Produce as output only the lines below starting at the line with "Tanzania, site C11, 2014-01-31" and continuing through the line with "common name: impala", each one exactly as written.

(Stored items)
•••
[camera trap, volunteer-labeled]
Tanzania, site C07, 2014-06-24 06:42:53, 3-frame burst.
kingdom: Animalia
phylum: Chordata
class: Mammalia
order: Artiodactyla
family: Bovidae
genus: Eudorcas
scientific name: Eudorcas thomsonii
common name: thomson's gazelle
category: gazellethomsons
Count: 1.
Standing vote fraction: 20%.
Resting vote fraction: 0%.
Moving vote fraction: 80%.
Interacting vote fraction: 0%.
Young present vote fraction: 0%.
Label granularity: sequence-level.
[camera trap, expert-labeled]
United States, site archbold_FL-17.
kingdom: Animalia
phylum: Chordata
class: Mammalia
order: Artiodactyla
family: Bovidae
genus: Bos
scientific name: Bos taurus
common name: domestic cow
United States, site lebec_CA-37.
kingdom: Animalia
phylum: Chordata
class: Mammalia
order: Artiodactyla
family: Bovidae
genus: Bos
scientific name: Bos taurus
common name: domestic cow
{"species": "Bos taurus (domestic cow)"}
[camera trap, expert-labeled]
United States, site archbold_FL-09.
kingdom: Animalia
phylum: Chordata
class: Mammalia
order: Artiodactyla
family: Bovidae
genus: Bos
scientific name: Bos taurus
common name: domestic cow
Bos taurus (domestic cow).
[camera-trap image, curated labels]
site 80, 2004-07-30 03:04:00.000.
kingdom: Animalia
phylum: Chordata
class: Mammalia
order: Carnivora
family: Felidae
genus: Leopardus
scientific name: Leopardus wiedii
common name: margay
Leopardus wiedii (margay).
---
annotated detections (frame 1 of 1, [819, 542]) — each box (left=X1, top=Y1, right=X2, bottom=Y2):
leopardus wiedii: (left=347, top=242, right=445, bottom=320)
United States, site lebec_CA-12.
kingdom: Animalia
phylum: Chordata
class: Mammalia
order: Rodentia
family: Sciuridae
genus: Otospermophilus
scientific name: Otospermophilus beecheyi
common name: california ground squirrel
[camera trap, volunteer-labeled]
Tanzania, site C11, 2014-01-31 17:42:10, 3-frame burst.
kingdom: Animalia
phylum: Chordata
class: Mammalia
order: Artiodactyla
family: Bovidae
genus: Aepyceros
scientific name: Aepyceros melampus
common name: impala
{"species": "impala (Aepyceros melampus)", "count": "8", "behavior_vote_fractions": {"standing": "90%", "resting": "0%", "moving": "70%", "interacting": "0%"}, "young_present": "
•••
> SOLUTION FOR THIS TASK:
Tanzania, site C11, 2014-01-31 17:42:10, 3-frame burst.
kingdom: Animalia
phylum: Chordata
class: Mammalia
order: Artiodactyla
family: Bovidae
genus: Aepyceros
scientific name: Aepyceros melampus
common name: impala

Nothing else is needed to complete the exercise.